Just fine isn't the same as thriving. If they're not dropping like flies then you're probably "just fine," but for them to truly be happy in their environment, they need a lower PH.


----------



## JennJenn83 (Aug 3, 2010)

CaliforniaFishkeeper said:


> Just fine isn't the same as thriving. If they're not dropping like flies then you're probably "just fine," but for them to truly be happy in their environment, they need a lower PH.


Ok thanks for your input.


----------



## JennJenn83 (Aug 3, 2010)

Byron, was wondering if you could help me one some filtration questions. 

Ok, I have been doing some research. I have a question about my HOB filters. I have read that I could use other material besided using the filter cartridges. Would this be my best option and what suggestions do you have about what I should put in it and how it should be stacked in the filter. thanks


----------



## Byron (Mar 7, 2009)

JennJenn83 said:


> Byron, was wondering if you could help me one some filtration questions.
> 
> Ok, I have been doing some research. I have a question about my HOB filters. I have read that I could use other material besided using the filter cartridges. Would this be my best option and what suggestions do you have about what I should put in it and how it should be stacked in the filter. thanks


First I must mention that I am not a fan of HOB filters. Reason being they usually produce a strong current that cannot be controlled, either in its intensity or direction. One can make "baffles" to lessen the current, and some may have directional spouts that can be aimed at end walls to reduce the flow, but most are basic waterfalls. These are fine if you have fish that need current, some do. But most forest fish do not, and in planted tanks we do not want currents above something fairly insignificant. Also, the inlet and outflow are adjoining (more or less) and this is less effective in creating a good flow throughout the tank (important for not only filtration but maintaining an even temperature). In larger tanks, canisters solve this latter problem, plus they can be adjusted by positioning the outflow spraybar/spigot against the end wall, and most have a control valve.

I mention that to start because replacing the filter may not be much more than trying to fix it. For a 45g I would use a sponge filter with an air pump. A canister is another option, much more expensive. I use canisters on tanks over 55g, sponge on tanks under 50g.

But, if you stick with the HOB, remove the carbon inserts and replace them with plain filter wood. You can use the loose material and stuff some in (not too tight or it will block the water flow completely and flood:shock or get the sponge-type blocks and cut it to fit.


----------



## zof (Apr 23, 2010)

You can use this stuff instead of the loose stuff if you don't want to mess with a bunch of fibers, just cut it to size, they should have it at both petsmart and petco, also smaller shops might carry it too. Plus if you cant afford to go out and buy the sponge filter, air line, and air pump you can just use that same stuff in your HOB to reduce the current like I did.
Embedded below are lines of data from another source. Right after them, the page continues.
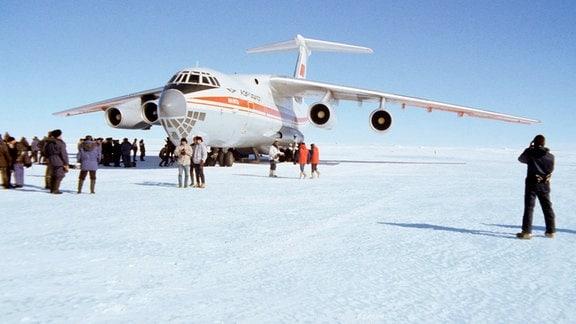 """DDR-Polarforscher landen mit einer """"Iljuschin"""""""
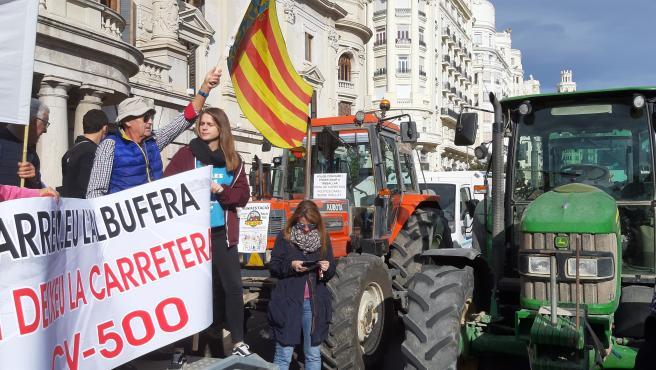 Tractorada en València para rechazar el plan de pacificación de la CV-500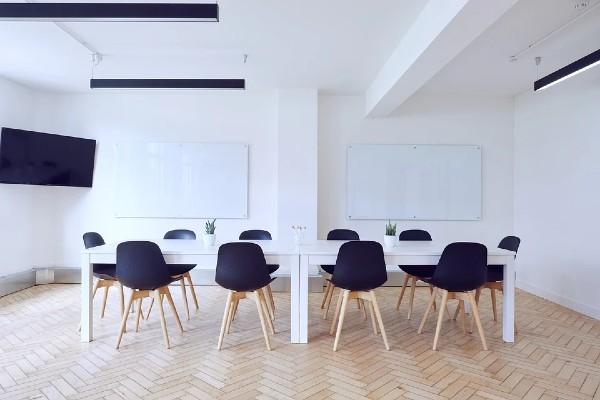 Thuê phòng họp không quá rộng gây loãng không khí, cũng không quá hẹp gây ngột ngạt.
I've noticed since doing that the particles in my water travel less then 1 cm / sec compared with before it was around 5 or 6 cm / sec, its not optimal, but it is a good temporary solution. The plants that were getting blown around before, are no longer and starting to recover, plus all the floating plants were struggling for something to grab onto with the high current aren't anymore.


----------



## JennJenn83 (Aug 3, 2010)

zof said:


> You can use this stuff instead of the loose stuff if you don't want to mess with a bunch of fibers, just cut it to size, they should have it at both petsmart and petco, also smaller shops might carry it too. Plus if you cant afford to go out and buy the sponge filter, air line, and air pump you can just use that same stuff in your HOB to reduce the current like I did.
> 
> I've noticed since doing that the particles in my water travel less then 1 cm / sec compared with before it was around 5 or 6 cm / sec, its not optimal, but it is a good temporary solution. The plants that were getting blown around before, are no longer and starting to recover, plus all the floating plants were struggling for something to grab onto with the high current aren't anymore.
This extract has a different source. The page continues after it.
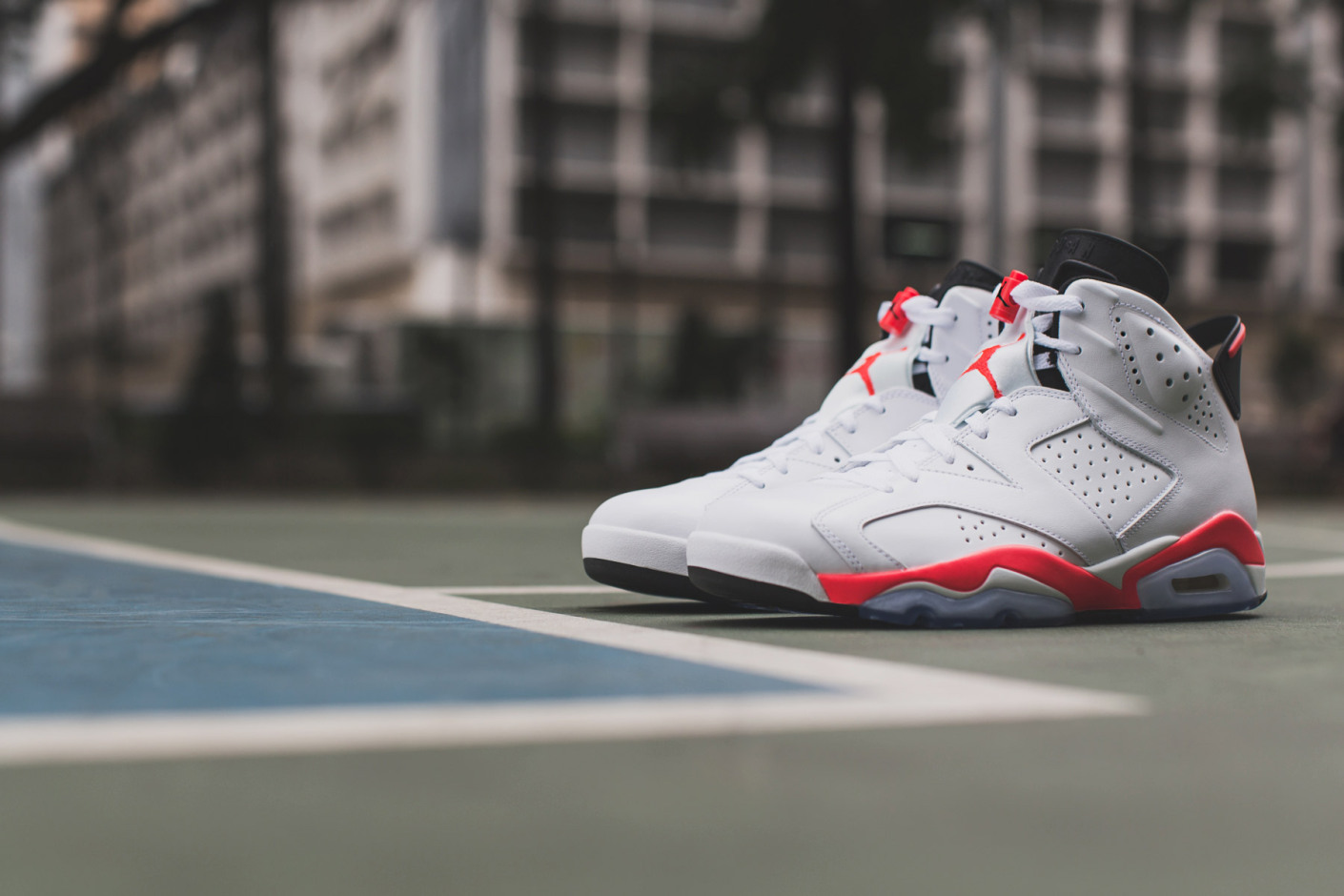 air-jordan-6-infrared-retro-1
I do hope to upgrade my filter soon. 

Ok, so, I think I have figured out what needs to go into my filter. I am just not sure how I should put it in there. Its an HOB, and it takes a cartridge that slides in, there is some space behind the cartridge, but not big enough for the bio-balls. How should I pack in the foam and media into the filter? Should I also use carbon? Thanks!


----------



## zof (Apr 23, 2010)

JennJenn83 said:


> I do hope to upgrade my filter soon.
> 
> Ok, so, I think I have figured out what needs to go into my filter. I am just not sure how I should put it in there. Its an HOB, and it takes a cartridge that slides in, there is some space behind the cartridge, but not big enough for the bio-balls. How should I pack in the foam and media into the filter? Should I also use carbon? Thanks!
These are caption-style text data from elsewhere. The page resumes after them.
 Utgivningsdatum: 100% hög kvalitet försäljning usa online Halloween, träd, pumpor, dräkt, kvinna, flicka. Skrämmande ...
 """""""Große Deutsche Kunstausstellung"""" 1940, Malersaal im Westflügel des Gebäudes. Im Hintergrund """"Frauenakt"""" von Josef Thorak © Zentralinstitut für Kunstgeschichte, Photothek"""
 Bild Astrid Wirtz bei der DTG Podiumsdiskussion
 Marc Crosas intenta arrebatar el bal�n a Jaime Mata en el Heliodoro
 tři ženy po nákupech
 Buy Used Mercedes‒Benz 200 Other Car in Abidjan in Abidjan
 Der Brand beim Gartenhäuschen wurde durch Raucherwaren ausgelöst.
It would help to know what filter you have and if you can get a picture of the inside of it, also did this filter come with bio-balls? As for the carbon, if you are doing a planted tank then no carbon, if you stick with fake plants and just have fish then the carbon should be a bit beneficial. The reason we don't use activated carbon inside planted tanks is because we also fertilize them to help the plants, and some of the stuff in the fertilizer that the plants need will be removed by the activated carbon.


----------



## JennJenn83 (Aug 3, 2010)

zof said:


> It would help to know what filter you have and if you can get a picture of the inside of it, also did this filter come with bio-balls? As for the carbon, if you are doing a planted tank then no carbon, if you stick with fake plants and just have fish then the carbon should be a bit beneficial. The reason we don't use activated carbon inside planted tanks is because we also fertilize them to help the plants, and some of the stuff in the fertilizer that the plants need will be removed by the activated carbon.


 
I have a HOB Aqua tech 20-40 gallon and a aqua tech 10-30 gallon in my 55 gallon tank. I have tried to find a pic of it online without the lid on it, but i didn't have any luck.I bought the tank and filters used from someone. It came with bio-balls in it, but with the cartridge in it, they do not fit. I can try to get a pic of it later on today. I do not have any live plants at the moment, but I was gonna pick up a couple easy ones to take care of. Should I maybe wait on getting live plants?


----------



## CaliforniaFishkeeper (Jun 29, 2010)

JennJenn83 said:


> I have a HOB Aqua tech 20-40 gallon and a aqua tech 10-30 gallon in my 55 gallon tank. I have tried to find a pic of it online without the lid on it, but i didn't have any luck.I bought the tank and filters used from someone. It came with bio-balls in it, but with the cartridge in it, they do not fit. I can try to get a pic of it later on today. I do not have any live plants at the moment, but I was gonna pick up a couple easy ones to take care of. Should I maybe wait on getting live plants?


You don't really have to wait; live plants can only make a tank healthier IMHO.


----------



## zof (Apr 23, 2010)

I agree with the above ^, cant hurt to get plants in soon then later. As for your filter.... reading the description on the manufactures website says nothing about bio-balls, I think we can assume they were an addition by the last owner, one that is not necessary. You should be able to figure out a way for the filter material to fit in the hole just right, that the benefit of the filter material I sent you, you can cut it to the right size to make it fit properly.


----------



## Calmwaters (Sep 2, 2009)

The filter media that they make for your filter has carbon in it. If you get the plants you can make a slit in the fabric part and shake the carbon out, thats the black rock looking part if you didn't know.;-) The carbon is bad for the plants so be sure to get it out. Or if you can upgrade to a canister filter they are best for the plants because they do not break the surface of the water.


----------



## JennJenn83 (Aug 3, 2010)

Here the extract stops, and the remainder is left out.